BEGIN Extracted text

Ears

The ear is a surprisingly complex organ responsible for collecting and processing sounds and transmitting them to the brain for interpretation as well as aiding in balance. Many take hearing and balance for granted, but understanding the process is the key to treating hearing loss. The ear consists of three sections: the outer ear, middle ear and inner ear. Each plays an important role in hearing. Being a part of the auditory system and the vestibular system, the ear is involved in many health conditions. Treatment for any ear related condition will depend on the cause.

Hearing loss is any degree of impairment in the ability to comprehend sound. For hearing to occur, sound waves pass through the external, middle and inner ear, where they are translated into nerve impulses and sent to the brain, which then interprets those signals as sound. Any interruption to this process can cause a partial or total loss of hearing.

An ear infection occurs when fluid becomes trapped in the middle ear following a viral or bacterial infection. This painful affliction is most common in children, but can affect people of all ages. Ear infections can be either acute (of short duration) or chronic (persisting or reoccurring frequently).

END Extracted text

> Work request 1
Copy the passage on the ear word for word, from "An ear infection" to "or reoccurring frequently).".
> Work request 2
Extend the passage on the ear by writing what comes after its final sentence.

BEGIN Data to examine

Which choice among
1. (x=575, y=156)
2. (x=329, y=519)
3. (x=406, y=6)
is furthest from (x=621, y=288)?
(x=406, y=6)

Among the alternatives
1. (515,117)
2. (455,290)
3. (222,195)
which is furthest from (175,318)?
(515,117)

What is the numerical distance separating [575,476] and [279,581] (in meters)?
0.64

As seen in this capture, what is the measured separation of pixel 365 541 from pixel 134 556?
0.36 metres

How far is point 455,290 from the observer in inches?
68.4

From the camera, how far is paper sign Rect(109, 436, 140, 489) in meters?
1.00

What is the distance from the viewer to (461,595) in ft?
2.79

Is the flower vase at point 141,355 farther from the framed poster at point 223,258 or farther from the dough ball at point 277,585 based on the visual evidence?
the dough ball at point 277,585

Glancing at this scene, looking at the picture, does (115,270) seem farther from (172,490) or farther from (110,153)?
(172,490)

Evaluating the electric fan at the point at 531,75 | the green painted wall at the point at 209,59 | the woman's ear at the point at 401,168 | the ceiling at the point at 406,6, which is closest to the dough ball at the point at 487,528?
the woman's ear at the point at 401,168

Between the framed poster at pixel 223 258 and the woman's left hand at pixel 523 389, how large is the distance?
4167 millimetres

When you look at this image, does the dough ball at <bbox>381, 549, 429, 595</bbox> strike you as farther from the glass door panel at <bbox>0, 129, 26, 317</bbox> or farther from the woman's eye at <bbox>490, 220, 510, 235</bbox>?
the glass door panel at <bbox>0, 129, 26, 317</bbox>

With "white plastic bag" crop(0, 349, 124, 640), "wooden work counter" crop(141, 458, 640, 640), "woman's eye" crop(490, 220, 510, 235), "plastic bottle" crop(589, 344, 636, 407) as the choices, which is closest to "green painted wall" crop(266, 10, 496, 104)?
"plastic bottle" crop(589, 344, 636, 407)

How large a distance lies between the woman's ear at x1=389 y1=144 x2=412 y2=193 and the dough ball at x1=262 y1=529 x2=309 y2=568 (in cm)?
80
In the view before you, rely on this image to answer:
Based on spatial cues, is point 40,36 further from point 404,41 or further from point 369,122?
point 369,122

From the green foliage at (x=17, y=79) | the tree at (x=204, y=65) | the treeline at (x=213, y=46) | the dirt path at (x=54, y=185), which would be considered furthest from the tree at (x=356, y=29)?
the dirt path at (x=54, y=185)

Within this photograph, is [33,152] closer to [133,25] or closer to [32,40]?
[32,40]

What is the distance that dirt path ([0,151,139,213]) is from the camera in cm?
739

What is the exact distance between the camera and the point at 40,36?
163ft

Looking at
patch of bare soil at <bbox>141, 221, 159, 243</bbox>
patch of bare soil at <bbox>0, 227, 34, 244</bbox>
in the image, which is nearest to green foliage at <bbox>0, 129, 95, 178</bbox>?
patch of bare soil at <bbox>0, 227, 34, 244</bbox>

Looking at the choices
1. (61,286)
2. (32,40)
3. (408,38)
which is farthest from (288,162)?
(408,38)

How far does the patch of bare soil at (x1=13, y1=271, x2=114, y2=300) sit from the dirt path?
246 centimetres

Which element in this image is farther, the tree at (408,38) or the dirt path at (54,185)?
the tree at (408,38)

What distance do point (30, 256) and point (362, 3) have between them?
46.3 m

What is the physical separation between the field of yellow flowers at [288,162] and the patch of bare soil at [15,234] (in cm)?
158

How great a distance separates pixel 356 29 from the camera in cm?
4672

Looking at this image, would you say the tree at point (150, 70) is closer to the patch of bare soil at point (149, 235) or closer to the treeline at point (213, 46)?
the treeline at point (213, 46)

END Data to examine
BEGIN Data to examine

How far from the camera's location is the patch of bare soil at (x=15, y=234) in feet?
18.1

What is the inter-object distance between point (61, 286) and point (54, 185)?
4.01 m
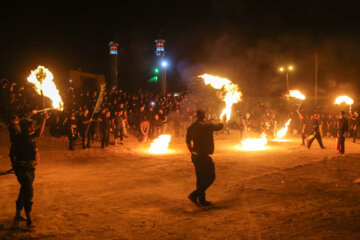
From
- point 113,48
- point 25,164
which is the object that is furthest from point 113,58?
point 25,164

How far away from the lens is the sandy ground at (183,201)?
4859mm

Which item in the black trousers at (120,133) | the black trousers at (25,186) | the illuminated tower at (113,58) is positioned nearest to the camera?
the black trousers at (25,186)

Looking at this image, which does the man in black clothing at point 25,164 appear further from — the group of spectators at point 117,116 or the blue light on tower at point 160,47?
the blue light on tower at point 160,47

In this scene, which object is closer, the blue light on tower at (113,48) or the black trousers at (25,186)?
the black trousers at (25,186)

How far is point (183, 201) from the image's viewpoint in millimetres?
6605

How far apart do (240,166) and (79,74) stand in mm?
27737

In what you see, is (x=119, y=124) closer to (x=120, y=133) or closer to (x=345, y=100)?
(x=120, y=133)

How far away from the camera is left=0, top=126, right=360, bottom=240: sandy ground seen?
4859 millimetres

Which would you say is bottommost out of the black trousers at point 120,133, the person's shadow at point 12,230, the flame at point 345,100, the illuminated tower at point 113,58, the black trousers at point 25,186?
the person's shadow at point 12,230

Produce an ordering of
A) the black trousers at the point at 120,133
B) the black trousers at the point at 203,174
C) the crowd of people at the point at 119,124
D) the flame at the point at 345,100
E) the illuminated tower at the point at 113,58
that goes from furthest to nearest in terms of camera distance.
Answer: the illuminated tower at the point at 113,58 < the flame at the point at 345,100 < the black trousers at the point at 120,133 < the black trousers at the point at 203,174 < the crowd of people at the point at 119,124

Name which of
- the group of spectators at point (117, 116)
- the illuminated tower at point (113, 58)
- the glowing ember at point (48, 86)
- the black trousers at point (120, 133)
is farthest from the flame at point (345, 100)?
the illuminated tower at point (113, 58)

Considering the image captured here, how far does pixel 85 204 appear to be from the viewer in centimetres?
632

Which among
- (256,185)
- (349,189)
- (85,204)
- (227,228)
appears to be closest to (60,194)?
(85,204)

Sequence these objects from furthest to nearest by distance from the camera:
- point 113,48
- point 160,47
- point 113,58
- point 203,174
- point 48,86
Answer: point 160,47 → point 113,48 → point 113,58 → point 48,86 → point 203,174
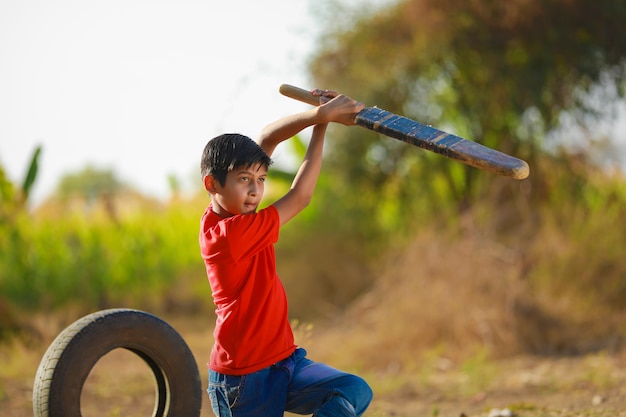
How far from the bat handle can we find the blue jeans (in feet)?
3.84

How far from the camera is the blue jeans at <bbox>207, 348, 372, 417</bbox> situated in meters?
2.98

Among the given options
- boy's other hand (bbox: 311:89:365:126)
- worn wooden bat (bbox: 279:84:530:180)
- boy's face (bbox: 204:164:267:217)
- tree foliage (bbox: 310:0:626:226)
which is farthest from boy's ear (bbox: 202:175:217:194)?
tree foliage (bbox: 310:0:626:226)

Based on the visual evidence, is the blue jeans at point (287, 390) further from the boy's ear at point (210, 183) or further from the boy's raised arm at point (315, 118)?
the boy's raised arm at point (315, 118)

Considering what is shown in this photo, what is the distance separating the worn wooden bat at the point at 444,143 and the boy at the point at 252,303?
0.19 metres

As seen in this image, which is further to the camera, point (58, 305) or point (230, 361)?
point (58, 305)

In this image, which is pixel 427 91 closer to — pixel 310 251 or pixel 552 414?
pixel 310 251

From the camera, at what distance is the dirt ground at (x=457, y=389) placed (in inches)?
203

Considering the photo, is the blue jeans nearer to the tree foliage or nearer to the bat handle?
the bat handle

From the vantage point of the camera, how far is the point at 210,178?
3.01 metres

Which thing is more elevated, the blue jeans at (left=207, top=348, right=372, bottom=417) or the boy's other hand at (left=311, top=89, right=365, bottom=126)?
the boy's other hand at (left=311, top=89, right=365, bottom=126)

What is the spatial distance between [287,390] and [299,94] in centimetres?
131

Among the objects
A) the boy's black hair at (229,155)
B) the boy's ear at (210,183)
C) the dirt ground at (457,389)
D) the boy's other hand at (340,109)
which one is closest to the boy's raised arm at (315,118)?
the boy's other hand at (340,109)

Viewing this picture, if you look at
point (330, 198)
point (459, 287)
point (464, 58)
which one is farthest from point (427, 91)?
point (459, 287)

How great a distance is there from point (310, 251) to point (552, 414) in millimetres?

END Data to examine

> Answer space 1
An ear infection occurs when fluid becomes trapped in the middle ear following a viral or bacterial infection. This painful affliction is most common in children, but can affect people of all ages. Ear infections can be either acute (of short duration) or chronic (persisting or reoccurring frequently).

> Answer space 2
Meniere’s disease is an inner ear disorder that causes fluctuating hearing loss, tinnitus, vertigo and fullness or pressure in the ear. It is the result of excess fluid in the inner ear. There is no cure for Meniere’s disease, but various strategies can help patients manage their symptoms.

When water becomes trapped in the ear, bacteria can cause inflammation and infection of the ear canal. This painful affliction is known as swimmer’s ear and can occur following exposure to any moist environment. It is most common in children and teenagers, individuals with eczema and anybody with excess earwax.

Tinnitus refers to the perception of sound in one or both ears despite the absence of any actual external sound. It is usually described as a ringing in the ear, but some people report a hissing, roaring, whooshing, buzzing or whistling noise instead. It is either intermittent or constant, and ranges in severity from a barely perceptible nuisance to a full-fledged distraction.

An eardrum perforation is defined as a hole or rupture in the eardrum. Known medically as a tympanic membrane rupture, this tear occurs in the membrane separating the outer ear from the inner ear. A perforation can lead to a middle ear infection and possible hearing loss, though in many cases it will heal on its own without medical treatment.

An acoustic neuroma is a benign tumor of the cranial nerve that connects the inner ear and the brain. Though noncancerous and typically slow growing, it can affect both hearing and balance, and may cause hearing loss, tinnitus and dizziness. In rare cases, tumors may become large enough to press against the brain, interfering with vital processes and even leading to death.

The medical term for infection of the mastoid cells is mastoiditis. The condition affects children more often than adults since they are most prone to middle ear infections, but it can strike adults on occasion. Bacteria migrate from the middle ear to the air cells of the mastoid bone, which are essential for proper drainage of fluid. Cholesteatoma, a type of skin cyst, can also prevent the ear from draining properly, leading to mastoiditis.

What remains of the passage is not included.